We adopted out of birth order.

This is a sin against the standard advice regarding adoption, I know, and one we committed utterly blithely. But he’s a baby, we said of the baby. He’ll always be the baby, and so birth order will be preserved! Of course, our youngest was three—no baby—when we adopted his also 3-year-old sister, 6 months older than he. When she turned four he felt betrayed. Not good.

But that passed. He’s the baby now, demands the perks of the youngest, celebrates his sister’s birthday with suitable abandon and appreciation for the invariable candy party favors. It might indeed not have been the best thing for either of them (on the flip side, Rory never got to BE the baby), but it’s part of our lives now, ideal or not. It’s not an ongoing issue.

What is an ongoing issue is the triangulation. Lily, Rory and Wyatt are 6, 5 and 4 now (big brother Sam is 9) and for many purposes they are the same age. They span only 20 months. They like many of the same games, even qualify for many of the same activities. And they play together all the time. But not all together, and not necessarily all at the same time. Many days, our life is a three-kid playdate, and we all know how much fun that is.

Rory and Wyatt play and fight like twins. They go to the same school, do the same sports (they don’t have to, but given the option, they each always choose to join in) have many of the same friends. Lily is the bossy big sister, but on the other hand, Lily has much to offer. She thinks of all the best games. She can read, and understands the rules of games, and can make you a sheet of “homework” to play school with. Playing with Lily is often desirable, especially for Wyatt, who’s ready to learn to read and loves games. And sometimes for Rory, who can struggle with playing by herself—unless she’s doing something fairly concrete, like coloring, she worries that she’s not doing the right thing when she’s alone.

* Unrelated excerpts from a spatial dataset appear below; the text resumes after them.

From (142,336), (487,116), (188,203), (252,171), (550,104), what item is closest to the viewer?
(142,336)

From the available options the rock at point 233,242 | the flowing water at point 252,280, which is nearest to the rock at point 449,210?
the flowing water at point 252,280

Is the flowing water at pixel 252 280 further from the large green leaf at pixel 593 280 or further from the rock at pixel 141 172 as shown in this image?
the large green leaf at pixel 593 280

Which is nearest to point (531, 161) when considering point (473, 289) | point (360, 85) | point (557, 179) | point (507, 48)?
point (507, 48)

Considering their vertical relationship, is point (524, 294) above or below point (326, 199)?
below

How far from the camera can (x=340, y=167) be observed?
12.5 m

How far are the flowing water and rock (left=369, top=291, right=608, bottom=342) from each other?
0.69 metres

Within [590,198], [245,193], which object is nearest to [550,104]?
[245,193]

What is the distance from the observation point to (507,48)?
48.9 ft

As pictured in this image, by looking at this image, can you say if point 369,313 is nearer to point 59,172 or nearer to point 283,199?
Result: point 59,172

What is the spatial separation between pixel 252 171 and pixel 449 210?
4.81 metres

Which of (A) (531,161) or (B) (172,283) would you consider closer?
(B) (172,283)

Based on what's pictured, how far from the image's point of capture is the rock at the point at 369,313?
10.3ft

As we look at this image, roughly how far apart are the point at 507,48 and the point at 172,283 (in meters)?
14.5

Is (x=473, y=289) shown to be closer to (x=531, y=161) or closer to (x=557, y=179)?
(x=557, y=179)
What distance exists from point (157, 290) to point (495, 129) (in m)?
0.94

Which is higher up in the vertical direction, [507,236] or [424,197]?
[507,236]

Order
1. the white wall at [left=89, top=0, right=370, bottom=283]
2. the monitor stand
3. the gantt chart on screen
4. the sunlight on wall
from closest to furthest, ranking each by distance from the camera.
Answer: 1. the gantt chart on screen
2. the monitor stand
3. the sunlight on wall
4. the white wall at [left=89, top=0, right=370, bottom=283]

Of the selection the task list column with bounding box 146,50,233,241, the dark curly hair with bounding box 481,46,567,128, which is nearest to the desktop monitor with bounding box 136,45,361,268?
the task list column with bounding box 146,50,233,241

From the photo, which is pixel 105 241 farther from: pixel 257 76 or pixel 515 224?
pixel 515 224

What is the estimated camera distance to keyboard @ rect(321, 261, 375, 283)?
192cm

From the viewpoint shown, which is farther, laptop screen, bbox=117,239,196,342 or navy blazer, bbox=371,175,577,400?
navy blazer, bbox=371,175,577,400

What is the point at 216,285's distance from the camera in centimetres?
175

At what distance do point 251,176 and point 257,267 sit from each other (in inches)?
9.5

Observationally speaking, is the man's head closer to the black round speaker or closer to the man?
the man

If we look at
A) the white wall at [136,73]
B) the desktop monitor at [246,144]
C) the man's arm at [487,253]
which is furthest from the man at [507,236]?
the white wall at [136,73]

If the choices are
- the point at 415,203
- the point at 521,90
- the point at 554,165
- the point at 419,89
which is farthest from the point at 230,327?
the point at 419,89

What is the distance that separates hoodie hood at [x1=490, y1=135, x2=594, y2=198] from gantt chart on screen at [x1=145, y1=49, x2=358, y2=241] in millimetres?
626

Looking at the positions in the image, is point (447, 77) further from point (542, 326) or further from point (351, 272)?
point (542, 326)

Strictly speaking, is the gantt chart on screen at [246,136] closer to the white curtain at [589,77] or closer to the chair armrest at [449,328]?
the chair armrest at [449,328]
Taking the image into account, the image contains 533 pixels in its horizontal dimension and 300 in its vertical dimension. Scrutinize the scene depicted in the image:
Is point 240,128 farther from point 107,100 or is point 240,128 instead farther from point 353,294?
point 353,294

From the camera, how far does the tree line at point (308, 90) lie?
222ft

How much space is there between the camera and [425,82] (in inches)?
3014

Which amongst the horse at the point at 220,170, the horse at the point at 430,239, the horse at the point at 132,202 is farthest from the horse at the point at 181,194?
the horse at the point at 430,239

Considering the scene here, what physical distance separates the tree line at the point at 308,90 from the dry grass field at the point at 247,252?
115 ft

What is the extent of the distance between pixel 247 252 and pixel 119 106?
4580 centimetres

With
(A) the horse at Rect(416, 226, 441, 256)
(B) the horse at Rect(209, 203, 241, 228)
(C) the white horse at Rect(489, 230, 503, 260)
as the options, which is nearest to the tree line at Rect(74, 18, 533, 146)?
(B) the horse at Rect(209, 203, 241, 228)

Many times this works out well. Lily leads both of them in a rousing game of babies or school or restaurant and everyone is happy. But then…Lily might arrive in the middle of a Rory-Wyatt game and try to co-opt someone out. Or Rory might tire of school, especially (it’s not something that comes easily to her even as a game) and begin to try to pull Wyatt away with tempting puzzles, or even more, alluring, a game of chase (“Wyatt! You can’t catch me!”) Or Lily will extend her most appealing offer to only one or the other of the littles, the other having offended her in some way. Or Rory and Wyatt might be truly well occupied together and refuse even Lily’s “if you do a worksheet for me, I’ll give you ten pieces of candy!” siren call.

That’s what someone really ought to have warned us about. Not that we’d have done anything differently, I suppose. Not that we would have even believed the advice, let alone heeded it. But it’s the gruesome threesome that causes our most grievous meltdowns and threatens the most easy going of days. Adding another friend to the mix can help or hinder; removing one of the three almost always pays off, except when the others decide that whatever the removed child is offered is better than what they’ve got going. It’s our biggest challenge on a daily basis.

But it has its benefits, obviously, When Sam was little I was his playmate, and I was glorious fun. I made airplanes from cardboard boxes and we lived in a constant state of cookie-baking. I am not nearly so fun any more, in fact, I’m not fun at all most days. But the three don’t need me to be fun. They need me to provide snacks and refuse to serve as a referee, and that I can do. They need me to stop second guessing the whole thing, wondering if Lily would have taught Wyatt to read by now without Rory, or if it’s really good for them to have a playmate all the time, and trying to figure out which one ring leads the serious trouble and which one manipulates the other two more. Those last two are pretty much draws, although Wyatt, being a boy, is pretty far behind in the manipulation sweepstakes.

When I tell people the ages of my kids, they invariably say, “oh, so you’re busy!” Yes, of course, and no, not always. Sometimes they can manage hours without the triangle coming into play, and others not so much. If I knew which was going to be which, life would be much easier.

One Response to “Triangulation”

  1. Elizabeth says:

    Interesting. We preserved birth order but our kids are only 6 months apart. I have been thinking alot about “twinning” and the pros and cons.